● **TASK INSTRUCTIONS**: Identify the line in which "genus: Syncerus" appears, then reproduce that line and all remaining lines of the records word for word.

(EXERCISE MATERIAL)

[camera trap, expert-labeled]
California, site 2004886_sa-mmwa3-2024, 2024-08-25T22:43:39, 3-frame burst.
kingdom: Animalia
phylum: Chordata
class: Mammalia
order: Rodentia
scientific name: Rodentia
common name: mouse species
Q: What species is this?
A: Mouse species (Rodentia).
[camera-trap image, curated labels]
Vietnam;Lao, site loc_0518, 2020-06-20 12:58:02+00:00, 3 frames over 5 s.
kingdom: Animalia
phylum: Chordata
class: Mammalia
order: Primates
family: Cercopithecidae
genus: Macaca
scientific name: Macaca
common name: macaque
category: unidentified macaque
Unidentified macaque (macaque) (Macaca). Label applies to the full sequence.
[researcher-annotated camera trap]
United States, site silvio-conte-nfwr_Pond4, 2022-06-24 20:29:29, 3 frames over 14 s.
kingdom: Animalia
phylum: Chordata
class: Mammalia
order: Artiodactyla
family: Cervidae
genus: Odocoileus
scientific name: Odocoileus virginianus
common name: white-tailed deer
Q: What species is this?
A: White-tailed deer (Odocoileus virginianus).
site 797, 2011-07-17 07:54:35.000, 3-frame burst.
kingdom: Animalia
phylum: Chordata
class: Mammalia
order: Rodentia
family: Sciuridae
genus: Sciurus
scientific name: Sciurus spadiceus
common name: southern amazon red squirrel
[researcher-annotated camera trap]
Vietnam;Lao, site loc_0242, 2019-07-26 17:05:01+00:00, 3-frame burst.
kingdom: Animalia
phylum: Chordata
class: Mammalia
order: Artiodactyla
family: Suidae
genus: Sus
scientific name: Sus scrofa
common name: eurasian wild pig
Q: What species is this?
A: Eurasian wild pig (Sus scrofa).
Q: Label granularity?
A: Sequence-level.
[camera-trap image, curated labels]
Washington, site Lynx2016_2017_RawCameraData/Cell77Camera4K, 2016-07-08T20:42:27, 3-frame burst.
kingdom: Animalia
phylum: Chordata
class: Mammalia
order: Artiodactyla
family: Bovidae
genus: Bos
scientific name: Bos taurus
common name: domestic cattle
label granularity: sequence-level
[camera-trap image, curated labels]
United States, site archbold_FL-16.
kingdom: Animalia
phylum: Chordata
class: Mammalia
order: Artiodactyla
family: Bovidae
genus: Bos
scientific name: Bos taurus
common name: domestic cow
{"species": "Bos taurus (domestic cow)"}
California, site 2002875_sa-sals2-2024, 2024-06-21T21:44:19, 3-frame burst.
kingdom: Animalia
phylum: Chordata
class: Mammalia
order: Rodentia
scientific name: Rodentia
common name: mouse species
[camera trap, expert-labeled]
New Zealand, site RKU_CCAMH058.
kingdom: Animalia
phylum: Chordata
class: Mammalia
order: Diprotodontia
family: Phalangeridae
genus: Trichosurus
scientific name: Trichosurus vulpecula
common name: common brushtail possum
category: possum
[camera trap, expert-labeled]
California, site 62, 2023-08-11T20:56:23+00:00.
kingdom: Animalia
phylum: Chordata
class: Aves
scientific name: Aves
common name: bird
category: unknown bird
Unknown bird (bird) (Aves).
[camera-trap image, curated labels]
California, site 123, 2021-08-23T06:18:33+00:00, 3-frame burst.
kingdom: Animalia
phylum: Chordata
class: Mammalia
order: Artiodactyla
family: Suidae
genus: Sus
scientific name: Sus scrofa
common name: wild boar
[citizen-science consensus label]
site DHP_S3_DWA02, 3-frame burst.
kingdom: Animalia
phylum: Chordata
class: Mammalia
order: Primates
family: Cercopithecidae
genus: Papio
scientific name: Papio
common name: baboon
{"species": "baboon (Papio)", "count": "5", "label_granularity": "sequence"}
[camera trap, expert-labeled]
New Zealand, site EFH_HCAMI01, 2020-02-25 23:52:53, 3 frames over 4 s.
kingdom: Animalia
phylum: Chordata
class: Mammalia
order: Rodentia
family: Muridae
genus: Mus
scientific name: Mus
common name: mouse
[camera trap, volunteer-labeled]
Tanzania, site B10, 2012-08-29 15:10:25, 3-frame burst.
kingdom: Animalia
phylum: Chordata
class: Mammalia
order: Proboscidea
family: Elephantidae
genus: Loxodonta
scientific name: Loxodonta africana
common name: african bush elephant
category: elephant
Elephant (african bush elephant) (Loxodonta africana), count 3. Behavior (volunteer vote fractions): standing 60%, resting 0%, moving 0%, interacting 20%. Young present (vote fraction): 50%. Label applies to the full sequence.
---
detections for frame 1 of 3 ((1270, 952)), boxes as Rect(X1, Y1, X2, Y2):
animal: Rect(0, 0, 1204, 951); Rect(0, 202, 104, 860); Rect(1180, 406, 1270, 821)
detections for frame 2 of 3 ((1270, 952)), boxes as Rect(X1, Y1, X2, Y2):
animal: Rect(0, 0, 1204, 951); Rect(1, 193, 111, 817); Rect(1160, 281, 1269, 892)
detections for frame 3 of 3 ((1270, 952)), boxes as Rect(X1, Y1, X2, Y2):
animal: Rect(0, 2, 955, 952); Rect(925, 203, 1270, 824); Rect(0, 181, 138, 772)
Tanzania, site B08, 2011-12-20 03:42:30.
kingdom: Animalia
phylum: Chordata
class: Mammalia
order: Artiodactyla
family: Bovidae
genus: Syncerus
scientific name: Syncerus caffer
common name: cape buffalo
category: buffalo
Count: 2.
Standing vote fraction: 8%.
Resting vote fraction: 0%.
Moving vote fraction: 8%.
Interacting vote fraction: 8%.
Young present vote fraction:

(End EXERCISE MATERIAL)

● **SOLVED PROBLEM**:
genus: Syncerus
scientific name: Syncerus caffer
common name: cape buffalo
category: buffalo
Count: 2.
Standing vote fraction: 8%.
Resting vote fraction: 0%.
Moving vote fraction: 8%.
Interacting vote fraction: 8%.
Young present vote fraction:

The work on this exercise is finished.